Stored records:
— start —
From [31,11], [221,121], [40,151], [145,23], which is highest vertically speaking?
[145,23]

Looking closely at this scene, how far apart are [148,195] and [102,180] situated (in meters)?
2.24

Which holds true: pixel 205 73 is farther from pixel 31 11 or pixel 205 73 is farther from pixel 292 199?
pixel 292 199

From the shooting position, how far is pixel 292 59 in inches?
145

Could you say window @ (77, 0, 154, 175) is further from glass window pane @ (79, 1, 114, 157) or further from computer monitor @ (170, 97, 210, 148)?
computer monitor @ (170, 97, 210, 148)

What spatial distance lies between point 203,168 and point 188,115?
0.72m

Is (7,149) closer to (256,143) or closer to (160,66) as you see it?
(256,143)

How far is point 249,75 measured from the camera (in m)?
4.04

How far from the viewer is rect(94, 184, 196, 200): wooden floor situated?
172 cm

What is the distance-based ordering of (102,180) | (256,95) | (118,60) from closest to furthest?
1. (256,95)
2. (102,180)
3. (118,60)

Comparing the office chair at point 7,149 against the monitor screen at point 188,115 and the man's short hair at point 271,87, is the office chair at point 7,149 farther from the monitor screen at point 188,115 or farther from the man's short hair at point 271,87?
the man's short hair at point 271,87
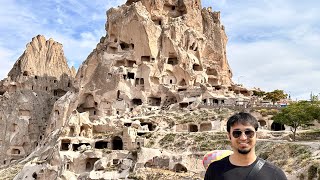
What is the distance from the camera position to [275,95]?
7888 cm

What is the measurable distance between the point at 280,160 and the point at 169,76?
154 feet

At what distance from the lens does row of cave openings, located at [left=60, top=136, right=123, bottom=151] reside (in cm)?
5556

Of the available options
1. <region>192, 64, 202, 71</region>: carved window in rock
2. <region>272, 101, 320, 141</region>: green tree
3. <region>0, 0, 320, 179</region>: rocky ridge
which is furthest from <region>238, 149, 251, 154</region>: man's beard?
<region>192, 64, 202, 71</region>: carved window in rock

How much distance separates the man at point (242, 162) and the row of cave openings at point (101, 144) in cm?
5160

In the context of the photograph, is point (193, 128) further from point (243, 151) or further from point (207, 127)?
point (243, 151)

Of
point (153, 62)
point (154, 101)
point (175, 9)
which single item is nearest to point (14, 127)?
point (154, 101)

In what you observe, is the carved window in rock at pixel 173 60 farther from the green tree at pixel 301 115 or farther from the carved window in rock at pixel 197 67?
the green tree at pixel 301 115

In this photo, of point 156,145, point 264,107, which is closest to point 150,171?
point 156,145

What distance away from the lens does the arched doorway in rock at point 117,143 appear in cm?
5628

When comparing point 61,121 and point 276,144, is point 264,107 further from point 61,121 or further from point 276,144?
point 61,121

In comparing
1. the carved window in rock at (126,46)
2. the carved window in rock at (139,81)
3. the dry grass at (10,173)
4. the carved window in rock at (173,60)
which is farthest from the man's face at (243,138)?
the carved window in rock at (173,60)

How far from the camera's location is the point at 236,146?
481 cm

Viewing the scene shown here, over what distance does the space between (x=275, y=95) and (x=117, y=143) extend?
35.4 meters

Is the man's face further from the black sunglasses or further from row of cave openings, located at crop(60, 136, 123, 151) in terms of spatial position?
row of cave openings, located at crop(60, 136, 123, 151)
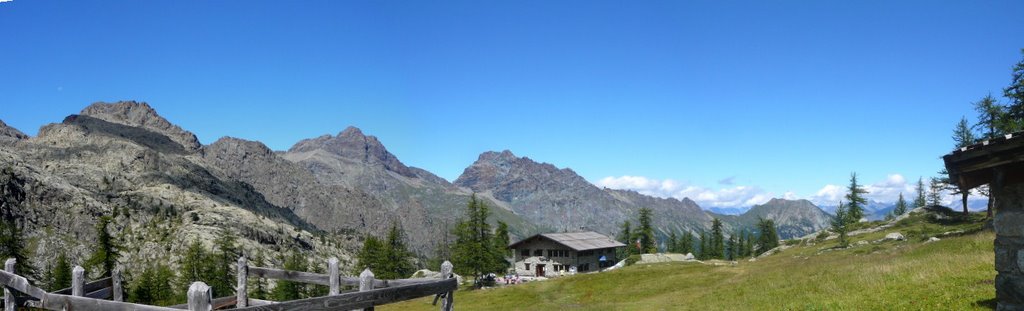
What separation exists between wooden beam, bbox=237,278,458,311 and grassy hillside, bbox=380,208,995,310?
15.7m

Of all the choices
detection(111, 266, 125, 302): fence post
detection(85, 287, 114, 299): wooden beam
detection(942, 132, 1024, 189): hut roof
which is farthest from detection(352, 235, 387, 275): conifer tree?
detection(942, 132, 1024, 189): hut roof

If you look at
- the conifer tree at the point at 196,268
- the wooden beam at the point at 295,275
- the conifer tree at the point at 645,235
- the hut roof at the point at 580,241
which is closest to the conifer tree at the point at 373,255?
the conifer tree at the point at 196,268

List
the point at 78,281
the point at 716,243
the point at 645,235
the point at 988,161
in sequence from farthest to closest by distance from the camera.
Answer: the point at 716,243 < the point at 645,235 < the point at 78,281 < the point at 988,161

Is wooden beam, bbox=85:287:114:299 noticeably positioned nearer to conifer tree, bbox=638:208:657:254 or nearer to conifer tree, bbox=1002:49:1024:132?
conifer tree, bbox=1002:49:1024:132

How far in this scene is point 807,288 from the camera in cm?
2789

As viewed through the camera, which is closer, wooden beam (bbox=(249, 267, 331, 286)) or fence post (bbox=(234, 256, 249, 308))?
wooden beam (bbox=(249, 267, 331, 286))

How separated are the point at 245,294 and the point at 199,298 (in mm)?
7792

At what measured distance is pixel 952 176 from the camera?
14508 millimetres

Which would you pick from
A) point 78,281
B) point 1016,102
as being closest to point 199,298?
point 78,281

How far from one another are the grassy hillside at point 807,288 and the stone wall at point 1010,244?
3.92 metres

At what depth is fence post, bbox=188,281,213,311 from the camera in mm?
8012

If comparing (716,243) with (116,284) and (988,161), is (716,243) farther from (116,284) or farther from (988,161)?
(116,284)

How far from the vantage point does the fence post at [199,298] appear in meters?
8.01

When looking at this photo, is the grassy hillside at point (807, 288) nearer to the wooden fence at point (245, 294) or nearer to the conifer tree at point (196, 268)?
the wooden fence at point (245, 294)
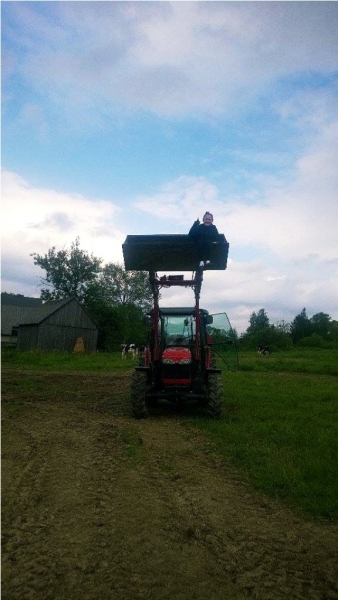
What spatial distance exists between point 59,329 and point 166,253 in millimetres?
36007

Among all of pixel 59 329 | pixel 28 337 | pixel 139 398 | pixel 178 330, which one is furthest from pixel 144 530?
pixel 28 337

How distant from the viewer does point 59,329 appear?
43.9m

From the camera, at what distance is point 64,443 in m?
7.04

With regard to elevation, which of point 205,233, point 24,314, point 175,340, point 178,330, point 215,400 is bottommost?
point 215,400

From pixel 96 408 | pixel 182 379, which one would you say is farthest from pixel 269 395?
pixel 96 408

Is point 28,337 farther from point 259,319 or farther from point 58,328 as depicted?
point 259,319

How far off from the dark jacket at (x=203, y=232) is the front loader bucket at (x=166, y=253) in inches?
4.7

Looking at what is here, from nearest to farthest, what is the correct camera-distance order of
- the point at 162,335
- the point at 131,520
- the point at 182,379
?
the point at 131,520 → the point at 182,379 → the point at 162,335

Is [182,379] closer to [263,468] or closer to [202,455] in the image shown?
[202,455]

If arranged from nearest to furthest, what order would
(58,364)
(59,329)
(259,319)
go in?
(58,364), (59,329), (259,319)

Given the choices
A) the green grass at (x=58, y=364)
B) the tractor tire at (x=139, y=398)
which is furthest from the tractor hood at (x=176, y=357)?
the green grass at (x=58, y=364)

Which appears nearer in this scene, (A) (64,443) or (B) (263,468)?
(B) (263,468)

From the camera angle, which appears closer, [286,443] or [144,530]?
[144,530]

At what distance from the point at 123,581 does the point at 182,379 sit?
665 cm
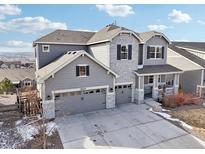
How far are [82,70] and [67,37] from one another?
6524 millimetres

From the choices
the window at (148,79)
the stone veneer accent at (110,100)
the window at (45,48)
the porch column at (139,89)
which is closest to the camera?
the stone veneer accent at (110,100)

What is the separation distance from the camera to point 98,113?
1370 cm

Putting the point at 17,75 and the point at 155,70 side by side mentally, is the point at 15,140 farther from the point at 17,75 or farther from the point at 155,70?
the point at 17,75

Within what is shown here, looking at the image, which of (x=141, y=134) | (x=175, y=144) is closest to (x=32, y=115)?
(x=141, y=134)

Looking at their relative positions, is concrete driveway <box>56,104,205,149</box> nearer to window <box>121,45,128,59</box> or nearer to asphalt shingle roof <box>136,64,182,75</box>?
asphalt shingle roof <box>136,64,182,75</box>

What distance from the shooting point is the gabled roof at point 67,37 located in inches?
667

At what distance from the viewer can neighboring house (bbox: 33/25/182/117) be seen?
12.8 m

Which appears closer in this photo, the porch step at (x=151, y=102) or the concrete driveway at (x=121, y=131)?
the concrete driveway at (x=121, y=131)

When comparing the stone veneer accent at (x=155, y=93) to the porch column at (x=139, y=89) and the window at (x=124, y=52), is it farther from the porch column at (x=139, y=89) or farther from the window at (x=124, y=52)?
the window at (x=124, y=52)

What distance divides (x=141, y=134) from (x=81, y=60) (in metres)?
6.60

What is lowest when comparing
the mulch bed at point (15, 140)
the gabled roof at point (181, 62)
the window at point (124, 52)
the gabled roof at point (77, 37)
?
the mulch bed at point (15, 140)

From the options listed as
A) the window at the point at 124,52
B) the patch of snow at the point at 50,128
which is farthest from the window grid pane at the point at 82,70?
the patch of snow at the point at 50,128

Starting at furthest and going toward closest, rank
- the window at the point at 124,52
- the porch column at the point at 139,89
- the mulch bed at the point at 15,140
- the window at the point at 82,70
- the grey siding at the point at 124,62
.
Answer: the porch column at the point at 139,89
the window at the point at 124,52
the grey siding at the point at 124,62
the window at the point at 82,70
the mulch bed at the point at 15,140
— end —
Given problem: Write the lines out verbatim, from the one with "When comparing the" through the last line of the entries, and stop there.

The result:
When comparing the stone veneer accent at (x=155, y=93) to the porch column at (x=139, y=89) and the window at (x=124, y=52), is it farther from the porch column at (x=139, y=89) or farther from the window at (x=124, y=52)?
the window at (x=124, y=52)

What distance divides (x=141, y=134) from (x=81, y=60) (in metres)?
6.60

What is lowest when comparing
the mulch bed at point (15, 140)
the gabled roof at point (181, 62)
the window at point (124, 52)
the gabled roof at point (77, 37)
?
the mulch bed at point (15, 140)

From the options listed as
A) the window at the point at 124,52
B) the patch of snow at the point at 50,128
which is farthest from the window grid pane at the point at 82,70?
the patch of snow at the point at 50,128

Starting at furthest and going toward closest, rank
- the window at the point at 124,52
- the porch column at the point at 139,89
- the mulch bed at the point at 15,140
- the window at the point at 82,70
- the grey siding at the point at 124,62
.
Answer: the porch column at the point at 139,89
the window at the point at 124,52
the grey siding at the point at 124,62
the window at the point at 82,70
the mulch bed at the point at 15,140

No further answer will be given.